| Extrait du document |
Communication de crise: de la Société Générale à Richelieu Finance

07/02/2008Par

Au cœur de la crise, il y a la communication de crise. Depuis l'affaire des traces de benzène décelées en février 1989 dans des bouteilles d'eau de Perrier, les entreprises ont appris qu'une communication défaillante pouvait transformer une épreuve en débâcle. 

Dans l'ombre de la fraude spectaculaire et des énormes pertes révélées à la Société Générale, un autre drame s'est joué, au même moment, conduisant la société de gestion Richelieu Finance à perdre son indépendance. 

Richelieu Finance, fondée et dirigée par le très médiatique Gérard Augustin-Normand, est une société de gestion indépendante, dont la spécialité est la gestion de Sicav investies en valeurs moyennes et petites, des "Small caps" en franglais boursier. Ces gestionnaires indépendants ont connu un grand succès après l'éclatement de la bulle Internet, attirant une importante clientèle à laquelle la gestion indiciaire des grandes banques avait fait perdre beaucoup d'argent dans l'effondrement des valeurs technologiques qui pesaient très lourds dans les indices phare comme le CAC 40 à Paris. Les capitaux gérés par Richelieu Finance, et notamment son fonds vedette Richelieu Spécial, vont culminer à 4 milliards d'euros.

 
Toutefois, le retournement boursier dans la foulée de la crise dite des "subprimes" venue des Etats-Unis, crée une situation difficile pour Gérard Augustin-Normand. Par nature, les "Small caps" ont une liquidité beaucoup plus faible que les grandes valeurs du CAC 40. Autrement dit, elles ne sont pas adaptées à une gestion à court terme. Confrontée à des demandes de retrait d'argent par les détenteurs de ses fonds de placement, Richelieu doit vendre des titres dans un environnement boursier de plus en plus hostile. S'y ajoute une vulnérabilité supplémentaire due au choix de son fondateur de prendre des participations importantes dans le capital d'entreprises moyennes/grandes comme le Club Méditerranée ou Eiffage. Ou sur des titres peu liquides comme Elf Aquitaine (un vestige) ou le Titre Participatif Renault (une relique).

 

C'est un talon d'Achille car si on apprend que Richelieu fait face à des demandes de retrait, il est naturel  d'en déduire que la société va devoir céder une partie de ces grosses participations pour respecter l'obligation de maintenir la liquidité de ses fonds. C'est un appel à jouer "court" ces titres pour accentuer leur baisse afin de les racheter plus tard à meilleur compte.

| Exercice proposé A |
Remplacez « benzène » par « plomb » dans le passage de l'article sur la communication de crise qui s'ouvre sur les mots contenant « 07/02/2008Par » et se ferme sur « perdre son indépendance. », puis recopiez ce passage.
| Exercice proposé B |
D'après l'article sur la communication de crise, à quel montant les capitaux gérés par Richelieu Finance ont-ils culminé ?
| Exercice proposé C |
Prolongez l'article sur la communication de crise à partir de sa dernière phrase.

| Données fournies |
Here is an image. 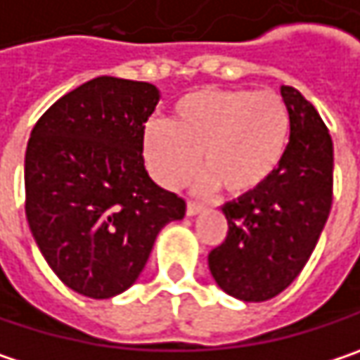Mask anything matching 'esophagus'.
<instances>
[{
    "label": "esophagus",
    "mask_w": 360,
    "mask_h": 360,
    "mask_svg": "<svg viewBox=\"0 0 360 360\" xmlns=\"http://www.w3.org/2000/svg\"><path fill=\"white\" fill-rule=\"evenodd\" d=\"M200 211H202V207H200V205H196V202H191V200L186 202V215H188V217H194V215H198Z\"/></svg>",
    "instance_id": "34e87169"
}]
</instances>
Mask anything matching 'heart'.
<instances>
[{
    "mask_svg": "<svg viewBox=\"0 0 360 360\" xmlns=\"http://www.w3.org/2000/svg\"><path fill=\"white\" fill-rule=\"evenodd\" d=\"M289 137L291 116L278 94L209 88L182 96L172 122L147 124L143 155L166 188L191 180L202 155L207 176L200 188L242 198L269 184L285 160Z\"/></svg>",
    "mask_w": 360,
    "mask_h": 360,
    "instance_id": "b5f03b06",
    "label": "heart"
}]
</instances>
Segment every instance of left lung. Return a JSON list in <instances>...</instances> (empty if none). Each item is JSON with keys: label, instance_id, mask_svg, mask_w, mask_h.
<instances>
[{"label": "left lung", "instance_id": "8db88e82", "mask_svg": "<svg viewBox=\"0 0 360 360\" xmlns=\"http://www.w3.org/2000/svg\"><path fill=\"white\" fill-rule=\"evenodd\" d=\"M281 96L291 116L285 160L258 193L223 205L227 238L209 254L215 283L245 303L269 301L295 281L332 207L330 133L301 91L283 86Z\"/></svg>", "mask_w": 360, "mask_h": 360}]
</instances>
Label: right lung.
<instances>
[{"instance_id": "add662e5", "label": "right lung", "mask_w": 360, "mask_h": 360, "mask_svg": "<svg viewBox=\"0 0 360 360\" xmlns=\"http://www.w3.org/2000/svg\"><path fill=\"white\" fill-rule=\"evenodd\" d=\"M160 102L147 82L102 75L59 98L30 133L26 219L46 264L75 293L110 299L141 274L158 233L186 213L143 160Z\"/></svg>"}]
</instances>
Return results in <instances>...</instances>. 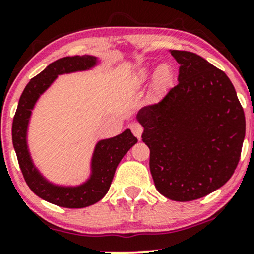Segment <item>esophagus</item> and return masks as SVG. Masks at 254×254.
Wrapping results in <instances>:
<instances>
[{
    "label": "esophagus",
    "instance_id": "34e87169",
    "mask_svg": "<svg viewBox=\"0 0 254 254\" xmlns=\"http://www.w3.org/2000/svg\"><path fill=\"white\" fill-rule=\"evenodd\" d=\"M130 129H131V131H132L133 135L137 137V138H141L142 132H143V127H142L141 124L137 123V122H132V123L130 124Z\"/></svg>",
    "mask_w": 254,
    "mask_h": 254
}]
</instances>
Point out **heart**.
<instances>
[{"label": "heart", "mask_w": 254, "mask_h": 254, "mask_svg": "<svg viewBox=\"0 0 254 254\" xmlns=\"http://www.w3.org/2000/svg\"><path fill=\"white\" fill-rule=\"evenodd\" d=\"M147 75L148 71L145 70V69H141V70L138 71V74H137V78H138L139 81H143L144 78L147 77ZM172 77H173V75H172V70L170 66H168L167 64H162V65H160L159 68L156 69L155 74H154V87H155L156 89L166 88V87L172 82Z\"/></svg>", "instance_id": "b5f03b06"}]
</instances>
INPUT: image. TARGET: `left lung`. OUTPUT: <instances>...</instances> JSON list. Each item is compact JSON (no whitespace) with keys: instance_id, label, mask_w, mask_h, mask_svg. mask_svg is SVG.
Here are the masks:
<instances>
[{"instance_id":"left-lung-1","label":"left lung","mask_w":254,"mask_h":254,"mask_svg":"<svg viewBox=\"0 0 254 254\" xmlns=\"http://www.w3.org/2000/svg\"><path fill=\"white\" fill-rule=\"evenodd\" d=\"M179 63L178 84L159 103L137 113L149 147L157 191L189 202L223 186L234 173L246 122L226 74L193 52L171 50Z\"/></svg>"}]
</instances>
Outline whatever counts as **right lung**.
Returning <instances> with one entry per match:
<instances>
[{
  "label": "right lung",
  "instance_id": "1",
  "mask_svg": "<svg viewBox=\"0 0 254 254\" xmlns=\"http://www.w3.org/2000/svg\"><path fill=\"white\" fill-rule=\"evenodd\" d=\"M98 64V58L89 55L63 57L49 64L25 87L13 119L11 138L20 170L28 188L46 202L63 208H86L99 202L109 191L116 168L137 138L127 129L121 135L101 139L95 145L90 161V176L77 186H61L49 182L33 164L27 144V130L34 105L58 75L89 70Z\"/></svg>",
  "mask_w": 254,
  "mask_h": 254
}]
</instances>
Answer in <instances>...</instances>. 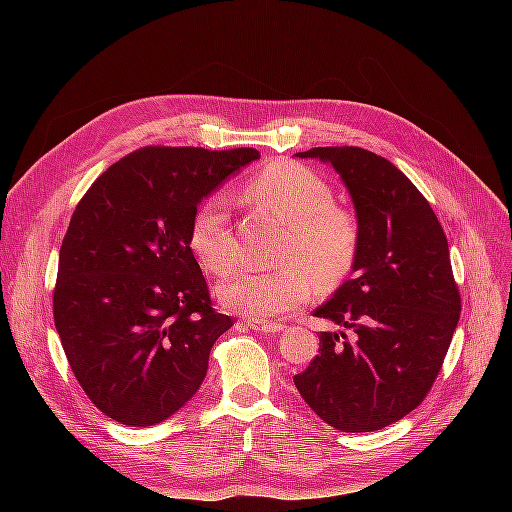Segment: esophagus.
<instances>
[{
    "label": "esophagus",
    "mask_w": 512,
    "mask_h": 512,
    "mask_svg": "<svg viewBox=\"0 0 512 512\" xmlns=\"http://www.w3.org/2000/svg\"><path fill=\"white\" fill-rule=\"evenodd\" d=\"M243 327L252 329V331H262V333H280L284 331V324L277 322H254V320H243Z\"/></svg>",
    "instance_id": "1"
}]
</instances>
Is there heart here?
Returning a JSON list of instances; mask_svg holds the SVG:
<instances>
[{"instance_id": "heart-1", "label": "heart", "mask_w": 512, "mask_h": 512, "mask_svg": "<svg viewBox=\"0 0 512 512\" xmlns=\"http://www.w3.org/2000/svg\"><path fill=\"white\" fill-rule=\"evenodd\" d=\"M247 198L288 224L277 271H241L218 290L222 305L252 320H280L303 305L314 290L337 284L359 252V226L352 213L335 205L331 185L301 164H273L245 190ZM190 245L203 267L226 275L237 267L239 241L230 224L226 196H211L198 207Z\"/></svg>"}]
</instances>
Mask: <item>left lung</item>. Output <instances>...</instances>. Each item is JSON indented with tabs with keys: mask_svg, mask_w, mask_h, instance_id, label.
Instances as JSON below:
<instances>
[{
	"mask_svg": "<svg viewBox=\"0 0 512 512\" xmlns=\"http://www.w3.org/2000/svg\"><path fill=\"white\" fill-rule=\"evenodd\" d=\"M297 158L342 177L359 252L352 280L314 312L342 331L320 333V354L294 386L331 427L376 431L421 404L451 346L461 297L448 241L425 196L389 160L361 147H314Z\"/></svg>",
	"mask_w": 512,
	"mask_h": 512,
	"instance_id": "1",
	"label": "left lung"
}]
</instances>
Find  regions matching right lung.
Returning a JSON list of instances; mask_svg holds the SVG:
<instances>
[{"label": "right lung", "instance_id": "add662e5", "mask_svg": "<svg viewBox=\"0 0 512 512\" xmlns=\"http://www.w3.org/2000/svg\"><path fill=\"white\" fill-rule=\"evenodd\" d=\"M256 149L145 147L76 205L59 250L53 316L70 369L113 421L149 427L203 384L232 318L211 307L190 228L211 192Z\"/></svg>", "mask_w": 512, "mask_h": 512}]
</instances>
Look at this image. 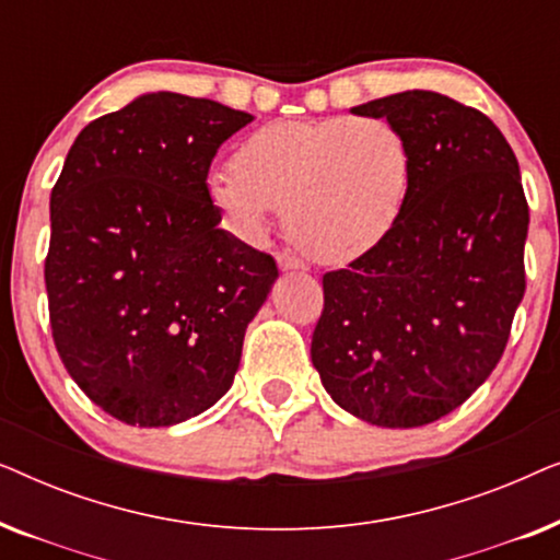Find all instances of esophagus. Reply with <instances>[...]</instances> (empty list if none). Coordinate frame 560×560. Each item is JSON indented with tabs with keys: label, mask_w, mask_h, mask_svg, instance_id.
Instances as JSON below:
<instances>
[{
	"label": "esophagus",
	"mask_w": 560,
	"mask_h": 560,
	"mask_svg": "<svg viewBox=\"0 0 560 560\" xmlns=\"http://www.w3.org/2000/svg\"><path fill=\"white\" fill-rule=\"evenodd\" d=\"M278 267H280L282 272H303L305 270L301 259H295V257H290V255H278Z\"/></svg>",
	"instance_id": "obj_1"
}]
</instances>
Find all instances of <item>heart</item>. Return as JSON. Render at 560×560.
Instances as JSON below:
<instances>
[{
	"instance_id": "1",
	"label": "heart",
	"mask_w": 560,
	"mask_h": 560,
	"mask_svg": "<svg viewBox=\"0 0 560 560\" xmlns=\"http://www.w3.org/2000/svg\"><path fill=\"white\" fill-rule=\"evenodd\" d=\"M209 198L242 236L270 234L285 209L290 242L316 265H349L393 234L408 203L412 152L382 117L272 121L244 137Z\"/></svg>"
}]
</instances>
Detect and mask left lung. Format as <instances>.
<instances>
[{
    "instance_id": "8db88e82",
    "label": "left lung",
    "mask_w": 560,
    "mask_h": 560,
    "mask_svg": "<svg viewBox=\"0 0 560 560\" xmlns=\"http://www.w3.org/2000/svg\"><path fill=\"white\" fill-rule=\"evenodd\" d=\"M400 129L412 180L393 234L324 275L311 359L331 400L382 428L456 410L500 362L525 295L527 201L485 114L412 89L351 109Z\"/></svg>"
}]
</instances>
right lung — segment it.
I'll return each instance as SVG.
<instances>
[{"instance_id":"1","label":"right lung","mask_w":560,"mask_h":560,"mask_svg":"<svg viewBox=\"0 0 560 560\" xmlns=\"http://www.w3.org/2000/svg\"><path fill=\"white\" fill-rule=\"evenodd\" d=\"M255 119L150 91L81 129L50 194L45 288L66 370L127 425L201 416L232 387L278 265L221 229L217 150Z\"/></svg>"}]
</instances>
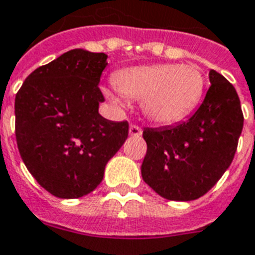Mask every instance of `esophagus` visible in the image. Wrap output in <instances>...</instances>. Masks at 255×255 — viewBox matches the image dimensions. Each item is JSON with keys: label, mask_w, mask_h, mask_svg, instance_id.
<instances>
[{"label": "esophagus", "mask_w": 255, "mask_h": 255, "mask_svg": "<svg viewBox=\"0 0 255 255\" xmlns=\"http://www.w3.org/2000/svg\"><path fill=\"white\" fill-rule=\"evenodd\" d=\"M129 135L131 136H140L142 135V128L135 126V124H131L129 126Z\"/></svg>", "instance_id": "esophagus-1"}]
</instances>
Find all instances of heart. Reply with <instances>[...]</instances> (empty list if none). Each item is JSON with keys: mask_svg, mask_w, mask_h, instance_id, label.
I'll return each instance as SVG.
<instances>
[{"mask_svg": "<svg viewBox=\"0 0 255 255\" xmlns=\"http://www.w3.org/2000/svg\"><path fill=\"white\" fill-rule=\"evenodd\" d=\"M124 97L142 100L150 120L172 124L182 120L198 105L205 89V79L195 65L154 64L127 68L115 78Z\"/></svg>", "mask_w": 255, "mask_h": 255, "instance_id": "obj_1", "label": "heart"}]
</instances>
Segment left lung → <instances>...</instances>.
<instances>
[{"mask_svg":"<svg viewBox=\"0 0 255 255\" xmlns=\"http://www.w3.org/2000/svg\"><path fill=\"white\" fill-rule=\"evenodd\" d=\"M205 100L188 120L144 128L147 151L142 177L169 201H194L213 187L234 160L243 128L235 87L210 69Z\"/></svg>","mask_w":255,"mask_h":255,"instance_id":"8db88e82","label":"left lung"}]
</instances>
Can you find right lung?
Segmentation results:
<instances>
[{
  "label": "right lung",
  "mask_w": 255,
  "mask_h": 255,
  "mask_svg": "<svg viewBox=\"0 0 255 255\" xmlns=\"http://www.w3.org/2000/svg\"><path fill=\"white\" fill-rule=\"evenodd\" d=\"M105 53L73 49L36 68L14 100V133L21 160L57 198H80L102 182L108 161L128 136L127 122L98 113Z\"/></svg>",
  "instance_id": "1"
}]
</instances>
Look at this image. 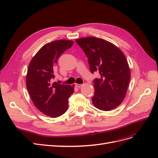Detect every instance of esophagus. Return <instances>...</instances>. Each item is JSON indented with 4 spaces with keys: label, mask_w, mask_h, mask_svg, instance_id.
Listing matches in <instances>:
<instances>
[{
    "label": "esophagus",
    "mask_w": 158,
    "mask_h": 158,
    "mask_svg": "<svg viewBox=\"0 0 158 158\" xmlns=\"http://www.w3.org/2000/svg\"><path fill=\"white\" fill-rule=\"evenodd\" d=\"M75 85H76V87H77V88H81V87H82V85L80 84H76Z\"/></svg>",
    "instance_id": "34e87169"
}]
</instances>
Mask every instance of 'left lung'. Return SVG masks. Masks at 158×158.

| Réponse A |
07/02/2008Par

Au cœur de la crise, il y a la communication de crise. Depuis l'affaire des traces de plomb décelées en février 1989 dans des bouteilles d'eau de Perrier, les entreprises ont appris qu'une communication défaillante pouvait transformer une épreuve en débâcle. 

Dans l'ombre de la fraude spectaculaire et des énormes pertes révélées à la Société Générale, un autre drame s'est joué, au même moment, conduisant la société de gestion Richelieu Finance à perdre son indépendance.

| Réponse B |
À 4 milliards d'euros.

| Réponse C |
Un article du "Figaro" sonne l'alarme

 C'est dans ce contexte que le supplément économique du Figaro publie le 21 janvier, ce lundi noir où les bourses européennes "capitulent" dans la foulée des marchés asiatiques, un article annonçant le prochain adossement de Richelieu Finance à un groupe bancaire européen dont l'identité n'est pas précisée. La source est identifiée comme "un proche du dossier". L'article décrit la crise de liquidité dans la société est l'objet, précisant notamment que Richelieu Spécial a perdu un tiers de sa valeur  entre novembre et la mi-janvier. Il mentionne également les "lignes" qui ont été vendues (les titres les plus liquides comme Total) et celles qui ont fait ou pourraient faire l'objet de l'attention des arbitragistes, notamment l'action Club Méditerranée.

 
Largement repris par les agences de presse et les sites Internet, l'information inquiète plus qu'elle ne rassure, les clients comme les collaborateurs. Dans un marché parisien qui  s'effondre, les retraits s'accélèrent chez Richelieu. Au total, selon nos informations, la publication d'une information exacte mais incomplète coûtera en deux jours quelque 300 millions d'euros en capitaux gérés à Richelieu Finance. La menace qui se profile, c'est la fermeture des fonds. Le mercredi 23 janvier, le gestionnaire indépendant annonce qu'il a cédé 100% de son capital à une filiale du groupe bancaire belge KBC.

 

Incidemment, le cas Richelieu Finance éclaire la communication de crise de la Société Générale, qui commence par trois jours...de silence. Le dimanche 20 janvier, son PDG Daniel Bouton obtient de la tutelle, Commission bancaire et Autorité des marchés financiers (AMF) un sursis pendant lequel l'obligation de communiquer au marché est suspendue au "débouclage" des positions prises par Jérôme Kerviel. Délai que l'état-major de la Société Générale utilise aussi pour garantir, auprès de deux grands établissements financiers américains, Morgan Stanley et J.P. Morgan Chase, une augmentation de capital de 5,5 milliards d'euros permettant de reconstituer ses fonds propres.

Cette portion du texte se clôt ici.